PAGE EXCERPT —
It all depends on what you need to share.  I discovered that a lot of the
code I needed to share were things like data set loaders for specification
tests for example.  These are generic by nature and do not require any
dependencies, thus making isolation in a separate module pretty straight
forward.  However for mocks ans stubs François's solution is more elegant
where you will use the assembly plugin and generate an extra jar packaging
all the test stuff together.  all in all you will achieve the same end
result.  However you must be careful here on what you share between projects
as it is generally considered bad practice for unit tests to have
dependencies outside their domain.  This being said recoding the same stub
every time you need to fake a class from another jar is just insane,
packaging mocks for the classes at the interface of the package within the
same project and packaging them as separate test jars sounds much better.

This is where I was coming with the solution I proposed earlier, most of my
modules are split in two, one with all the interfaces, factories access and
such and will becomes the API, another for the implementation.  APIs can
have dependencies with other APIs, Implementation will only have
dependencies to it's API and other APIs.  The upside is that it forces me to
think long and hard about what has to be shared, what service provides the
library, and how it is to be done.  Natural corollary from this is that the
test code that needs to be shared is quite easy to determine as other
projects will have dependency only on the API.  This is how I get to prevent
circular dependencies since the tests will have the dame dependency graph as
the rest of the project.

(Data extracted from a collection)
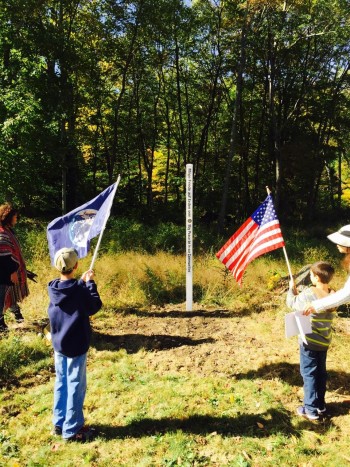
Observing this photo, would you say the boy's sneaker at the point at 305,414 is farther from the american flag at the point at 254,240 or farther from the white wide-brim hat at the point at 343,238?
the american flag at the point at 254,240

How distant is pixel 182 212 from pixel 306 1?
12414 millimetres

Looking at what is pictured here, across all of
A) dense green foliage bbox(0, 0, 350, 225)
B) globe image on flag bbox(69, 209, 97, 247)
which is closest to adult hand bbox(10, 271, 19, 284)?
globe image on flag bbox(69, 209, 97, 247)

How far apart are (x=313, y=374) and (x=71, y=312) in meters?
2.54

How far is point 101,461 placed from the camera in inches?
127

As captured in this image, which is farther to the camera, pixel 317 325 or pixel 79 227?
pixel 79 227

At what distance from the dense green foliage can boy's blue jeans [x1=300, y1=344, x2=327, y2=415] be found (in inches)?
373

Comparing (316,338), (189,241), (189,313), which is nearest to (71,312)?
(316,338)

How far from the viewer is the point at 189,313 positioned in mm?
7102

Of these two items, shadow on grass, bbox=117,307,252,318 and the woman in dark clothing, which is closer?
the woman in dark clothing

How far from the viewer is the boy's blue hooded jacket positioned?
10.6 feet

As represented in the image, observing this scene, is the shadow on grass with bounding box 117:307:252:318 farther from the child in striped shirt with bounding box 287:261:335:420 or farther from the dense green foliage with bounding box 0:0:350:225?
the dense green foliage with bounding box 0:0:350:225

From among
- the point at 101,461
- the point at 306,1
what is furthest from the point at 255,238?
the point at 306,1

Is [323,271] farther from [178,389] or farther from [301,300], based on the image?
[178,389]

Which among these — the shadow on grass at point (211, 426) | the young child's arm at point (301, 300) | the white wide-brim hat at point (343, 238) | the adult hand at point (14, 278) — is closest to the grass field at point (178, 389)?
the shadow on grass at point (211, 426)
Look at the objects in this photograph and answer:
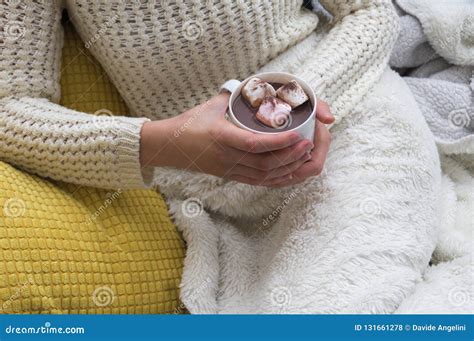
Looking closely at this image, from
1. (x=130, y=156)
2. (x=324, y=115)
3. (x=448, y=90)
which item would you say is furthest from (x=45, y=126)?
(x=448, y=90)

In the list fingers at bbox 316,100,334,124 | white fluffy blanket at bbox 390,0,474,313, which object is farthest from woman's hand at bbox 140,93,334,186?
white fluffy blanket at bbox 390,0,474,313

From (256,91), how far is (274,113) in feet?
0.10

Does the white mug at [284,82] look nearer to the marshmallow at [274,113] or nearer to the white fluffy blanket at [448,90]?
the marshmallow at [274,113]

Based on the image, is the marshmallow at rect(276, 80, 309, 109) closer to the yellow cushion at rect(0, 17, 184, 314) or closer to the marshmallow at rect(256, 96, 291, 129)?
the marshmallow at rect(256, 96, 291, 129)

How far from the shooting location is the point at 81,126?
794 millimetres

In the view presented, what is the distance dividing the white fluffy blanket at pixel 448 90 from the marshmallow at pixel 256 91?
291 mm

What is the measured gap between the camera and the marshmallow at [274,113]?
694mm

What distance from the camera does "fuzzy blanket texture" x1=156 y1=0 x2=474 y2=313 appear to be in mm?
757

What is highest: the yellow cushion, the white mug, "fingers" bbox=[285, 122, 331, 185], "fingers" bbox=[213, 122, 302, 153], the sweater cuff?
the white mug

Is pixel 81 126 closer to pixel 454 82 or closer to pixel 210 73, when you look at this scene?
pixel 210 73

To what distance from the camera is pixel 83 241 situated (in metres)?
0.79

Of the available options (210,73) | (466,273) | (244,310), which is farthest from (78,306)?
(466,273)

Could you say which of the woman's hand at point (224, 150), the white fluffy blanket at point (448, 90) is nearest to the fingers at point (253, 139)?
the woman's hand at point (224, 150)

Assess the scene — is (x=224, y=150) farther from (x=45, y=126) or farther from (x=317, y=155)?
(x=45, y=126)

EXERCISE TASKS —
1 > Name the kinds of test code that the post on sharing test code mentions sharing between projects.
2 > Summarize the post on sharing test code in two sentences.
3 > Write the next part of the post on sharing test code, picking up after its final sentence.
The lines are material separate from the text on sharing test code.

TASK RESULTS —
1 >
- Data set loaders for specification tests
- Mocks
- Stubs

2 > Generic test code such as data set loaders can be put in a separate module, while mocks and stubs are better packaged into an extra test jar with the assembly plugin, though sharing needs care because unit tests should not depend on things outside their domain. Splitting each module into an API and an implementation makes it easy to tell which test code must be shared, since other projects depend only on the API, and it prevents circular dependencies because the tests follow the same dependency graph as the rest of the project.

3 >
Downside is that the project becomes very large very fast (3 to one split in
modules), and this is where François's proposal becomes interesting, Under
the same module project I could have it generate all three jars.  Sounds a
bit extreme but since I adopted this Dependencies management through
dictatorship I found my advil consumption dropped dramatically, especially
when the interns that work here are warned that some medival torture
apparatus was rigged to their chairs and wired to the build,  I then let
their imaginations connect the dots if the link with anything but API
packages.  <evil gin>

Anyhow, bit verbose but I hope it helped with your spinning head. ^_^.


Éric :D.

On 10/2/07, Awaragi <> wrote:
> Hi Eric,
> Thank you for your reply. Your solution is definitly getting me there but
> I
> am still a little bit confused about dependencies of these projects.
> Won't you run into a cirucular dependency issue between common test
> project
> and the library it support? From example, A, B are lib projects and C is
> app
> project, currently test setup classes are in A and B and are used by A and
> B
> test classes. So in theory, say you create a test project T, C will depend
> on A, B and T, T depends on A and B but A and B also depend on T. Maybe I
> am
> thinking too much? My head is definitly hurting %-|
> Thanks again,
> Pierre
> Eric Daigneault-2 wrote:
> >
> > Hi Pierre,
> >
> > The way I solved this for myself was to create a test project and put
> all
> > the common test code in it (as normal stuff, not as test stuff) then I
> > used
> > the test project in all other projects as a dependency.  This way I have
> > access to the common test stuff.  then to ensure that the extra project
> > (jar) does not make it in the final package I declared it as test in
> it`s
> > dependency scope.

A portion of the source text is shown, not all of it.